Many heroes of crime fiction are completely unencumbered by personal responsibilities.

Lee Child's Jack Reacher, for instance, seems to roll his odometer back to zero at the start of every novel -- traveling the country without the burden of family or friends.

What sets Michael Sears' financial world investigator Jason Stafford apart from the thriller novel pack are his single dad responsibilities to a young autistic son -- also named Jason, but known primarily as "the kid" -- whose care and challenges are central to the books' narrative development.

The new Sears' novel, "Mortal Bonds," has a humdinger of a crime plot, involving a Madoff-like crook and billions of missing dollars, but the scenes involving Jason's son are just as gripping in their own way.

The author will be talking about the new novel at the Darien Library, 1441 Post Road, Wednesday, Nov. 6.

"For me, this book and all of the books are about Jason's redemption ... discovering himself for the first time," Sears said of what his protagonist is doing with his life after serving jail time for being connected to a Wall Street crime. "I wanted to make him a strong, emotional human being and give him a real challenge on his human side. Raising a child is definitely a challenge, but he has a really challenging child.

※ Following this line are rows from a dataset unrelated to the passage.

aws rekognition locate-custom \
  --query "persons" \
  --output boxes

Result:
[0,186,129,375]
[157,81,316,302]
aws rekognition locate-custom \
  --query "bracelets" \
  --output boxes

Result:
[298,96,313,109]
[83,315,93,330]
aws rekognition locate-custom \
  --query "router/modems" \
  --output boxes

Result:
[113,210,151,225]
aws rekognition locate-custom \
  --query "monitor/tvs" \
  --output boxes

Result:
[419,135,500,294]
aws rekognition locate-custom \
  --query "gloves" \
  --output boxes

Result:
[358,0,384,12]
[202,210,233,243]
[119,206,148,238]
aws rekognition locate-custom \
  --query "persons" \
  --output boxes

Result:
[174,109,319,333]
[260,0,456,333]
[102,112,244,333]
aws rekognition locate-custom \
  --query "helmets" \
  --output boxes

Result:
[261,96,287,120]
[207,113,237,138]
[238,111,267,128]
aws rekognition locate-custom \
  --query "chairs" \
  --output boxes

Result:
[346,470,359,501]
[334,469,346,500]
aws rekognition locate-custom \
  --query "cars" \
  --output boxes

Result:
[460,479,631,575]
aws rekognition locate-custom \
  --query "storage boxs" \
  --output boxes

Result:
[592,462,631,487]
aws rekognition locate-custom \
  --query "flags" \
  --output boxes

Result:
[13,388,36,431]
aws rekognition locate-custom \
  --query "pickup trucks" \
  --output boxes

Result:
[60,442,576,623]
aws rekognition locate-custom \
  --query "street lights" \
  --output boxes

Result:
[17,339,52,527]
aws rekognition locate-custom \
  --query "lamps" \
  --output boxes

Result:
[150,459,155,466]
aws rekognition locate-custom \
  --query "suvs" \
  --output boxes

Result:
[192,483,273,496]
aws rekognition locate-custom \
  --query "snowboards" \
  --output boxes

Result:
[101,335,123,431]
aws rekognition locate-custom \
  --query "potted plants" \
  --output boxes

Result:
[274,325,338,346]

"I have always been fascinated by autism," he said, adding his gratitude that neither of his own two sons are dealing with the condition. "I know people who have gone through this and I've done tons of research. There are so many issues in autism that any parent deals with once in a while. Your kid throws a tantrum. (Well) an autistic child might do that eight or 10 times a day."

Sears turned to full-time writing after spending more than 20 years working on Wall Street.

"I got out because I was done. It was my time," the writer said of leaving his previous career. "I had a great run and made a lot of terrific, lifelong friends."

Sears decided to investigate a long-held dream to write, taking a few creative writing courses that eventually led him to the New School in Manhattan and then a private workshop that put him together with professional writers.

"The group is focused on creating publishable work that is commercial, too," he said.

Sears began to explore the crime writing genre because he always loved to read thrillers and mysteries. "I did do research into the other writers who deal with white collar crime and saw that there were not a lot of them, so it became a plan for me."

The writer's studies and research paid off when his first novel, "Black Fridays," was nominated for virtually every crime fiction award last year.

At the recent Bouchercon international crime fiction gathering in Albany, N.Y., Sears won the Shamus Award for best first novel from the Private Eye Writers of America.

"I was floored when I won the Shamus. At the dinner, when I looked around the room, I realized I was in the cool guy crowd," he said of sharing the evening with some of the top writers in the field.

Sears has just sent the third Jason Stafford novel to his publisher and is starting to put together the plot for novel four.

"Not to give a whole lot away, but one of the things I'm thinking about is much in the news these days -- the prosecution of Wall Street individuals and firms," he said, adding that Jason's relationship with "the kid" will continue to be a key element in his stories.

"That's an ongoing process that will always be at the center of the books. And, I have no fear of running out of Wall Street frauds to talk about," Sears said of the future of the series.

"I don't write Sam Spade stories," the author said of including the personal elements that are often cut out of mysteries. "There is a whole lot more going on in life than just solving puzzles."